Tuesday 25 January 2011

NUMBER ONE HYDE PARK


You may have seen last week the opening celebration of four new blocks of 80 flats in Hyde Park. Some 50 had already been bought, and the “guests” included billionaires from the Gulf States and Russia. The Sheikh Prime Minister of Qatar has bought several of these flats (he is joint owner of the company that controls the flats). Other buyers came from the U.S., Eastern Europe and China, amongst whom were plutocrats, potentates and technology billionaires.

These flats are different, even for London. The four penthouses on top of the four blocks have already changed hands for up to £135 million each, and the cheapest homes, one bedroom flats, were going for £5.75 million. They represent a new high for residential property anywhere in the world, and they revel in unlimited luxury; high quality polished marble and European oak is everywhere. They are, of course, bomb proof, and they have “panic rooms”.

The venture was a gamble for the property developers involved, but clearly they hit the jack pot! The sales have reached £1 billion already. There is talk now of others being built. The government is not likely to object, having netted £36 million already in Stamp Duty - there is always money to be made out of the rich if you know how.

One newspaper report commented, “(this) confirms London as the favoured playground and tax haven of the international elite”. Unfortunately it is a playground in the midst of a very depressed property market for ordinary people, and in the midst of a nation in which one in five young people are now unemployed and are very unlikely ever to own the smallest and cheapest of properties. It grotesquely highlights the difficult times in which we live. “A favoured playground for the rich” is not really the highest honour that could be paid to our nation’s capital at this time. Or indeed at any time! It is in fact an appalling condemnation.

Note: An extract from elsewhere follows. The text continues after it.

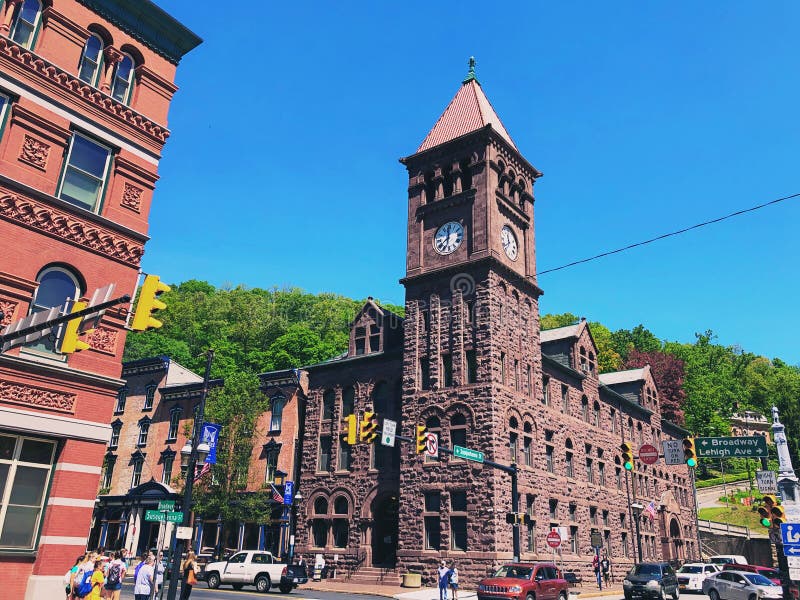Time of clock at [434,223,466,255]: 11:37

It is exactly the sort of scenario that Amos addressed 2,700 years ago in his own severe warning to the rich of his day. As he pointed out,it is extremely dangerous to have such wealth when there is so much poverty about. There is always a day of reckoning. God watches the deceit and injustice that accompanies so much wealth accumulation. James in the New Testament had some harsh words for the rich of his day; “Now listen you rich people; weep and wail because of the misery that is coming upon you …” Wealth can so easily destroy real human living for those who indulge in it

Thank God many rich people have taken note of this fact. We’ve always had the super-rich, but we’ve always had many benefactors and philanthropists whose activities have benefited thousands; the Rothschilds, the Carnegies, the Cadburys and latterly Bill Gates, to mention the most obvious. In a world where the richest 1% of adults control 43% of the world’s assets, and the wealthiest 10% control 83% of those assets there is a vast call for a culture of benefactors and philanthropists. The “trickle down effect” of the rich is a very poor excuse for selfish squandering. There are billions in locked up resources that could so beneficially be released, both for giver and receiver.

The Judeo-Christian tradition has the injunction of “giving to the poor” deeply embedded in its foundations. It is a profoundly important foundation for any healthy human society. It has more than a human sanction, it has a divine sanction. It has more than a human blessing, it has a divine blessing. The same tradition has strong warning for those fail to acknowledge that “the love of money is the root of all evil” and who cling avidly to their gains.